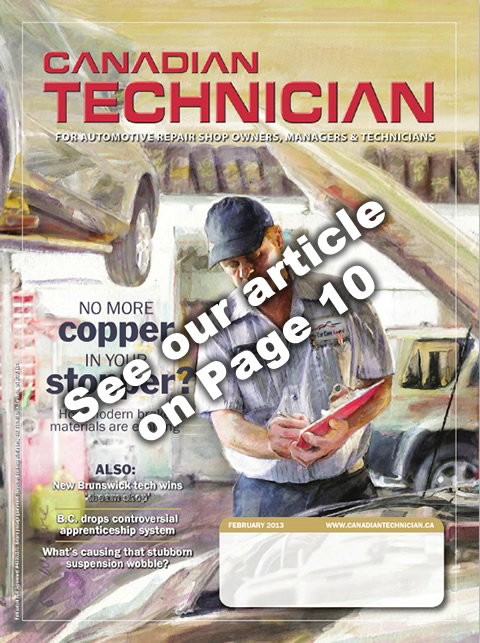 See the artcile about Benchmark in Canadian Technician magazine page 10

---

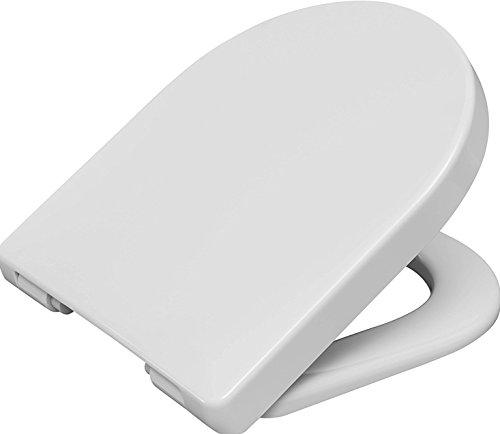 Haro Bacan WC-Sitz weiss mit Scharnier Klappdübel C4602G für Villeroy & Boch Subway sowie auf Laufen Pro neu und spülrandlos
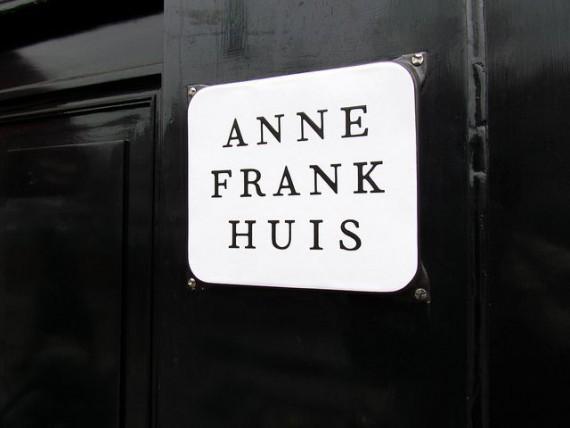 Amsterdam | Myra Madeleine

◆ **Task to complete**: Leaving out all pictures, set down exactly the lines of the material above, from the line with "Haro Bacan WC-Sitz" to the line with "Amsterdam | Myra Madeleine" inclusive, and no others.

◆ **Written reply**:
 Haro Bacan WC-Sitz weiss mit Scharnier Klappdübel C4602G für Villeroy & Boch Subway sowie auf Laufen Pro neu und spülrandlos
 Amsterdam | Myra Madeleine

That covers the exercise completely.